His head was shaved, the cross around his neck gifted to Dominic at his high school graduation by his father. A Bronx man raised Catholic. Tradition, honor, respect. Those qualities were ingrained in him growing up, but only the skeleton of them remained. At least when applied to her. He provided. Worked himself raw day in and day out on the construction site, had never been late paying a bill or delayed the repair of something around the house. In her bones, she knew Dominic was faithful. Didn’t have a single doubt. He might be the perfect husband.
If only he’d give her the time of day.
He was prepared to give her the time of night. That was made obvious by his lack of shirt and socks—and when he leaned back, she knew the top button of his jeans would be undone.
A full bottle of beer rested on the coffee table in front of him.
Minutes had passed and he’d made no move to touch it. He knew she was there and hadn’t gotten up to greet her. Hadn’t even said hello. Just sitting there like a king, waiting for his queen to climb on and ride, so they could st
art the clock again. Another week of silence. Another night of rough sex. A cycle that would never end.
Unless she broke it.
When Rosie normally would have started stripping off her clothes on the way to the bedroom, she turned on the toe of her sneaker and reentered the kitchen. She opened the cupboard above the sink and took out her address book. She set it on the counter and stared at it before reaching back up and leafing through documents. Bills, financial records, things she wasn’t sure why she needed, but certainly would. There was a folder with their marriage certificate and a deed to the house. All of it was coming with her. As much as Dominic treated her like a part of the scenery, he would never file for divorce.
It would have to be her.
“What are you doing?”
His voice climbed her spine like ivy. Endorphins rushed underneath the top layer of her skin and her body begged for the relief her husband doled out like a punishment. But as Rosie turned to face him, she reminded herself how lost and alone she’d felt in Haskel’s that night. How she’d become a stranger in her own life—and she was done waiting for the old Dominic to come back and revive it. The man who used to share her dreams, make them his own? He was gone.
“A man was interested in me tonight.”
Rosie had no idea where those words had come from. They were unplanned. As soon as they were out of her mouth, though, her determination to leave multiplied tenfold. That’s right, husband. I’m a badass. One you’ve taken for granted way too long.
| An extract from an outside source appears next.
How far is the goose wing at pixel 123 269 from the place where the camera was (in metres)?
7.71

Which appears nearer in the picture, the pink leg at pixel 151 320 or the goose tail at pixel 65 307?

Dominic had gone very still at her statement. Within the boxed doorframe between the kitchen and living room, he seemed to expand, his muscular chest rising and falling as if he were winded. “Excuse me, Rosie?”
“You heard what I said. A man. Was interested. In me.” She cocked a hip, feeling more like her old self than she had in years. “Tonight.”
Charged silence stretched between them.
“If someone touched you,” he said slowly, taking a step into the kitchen and filling it up like a hundred balloons, “that someone will regret it.”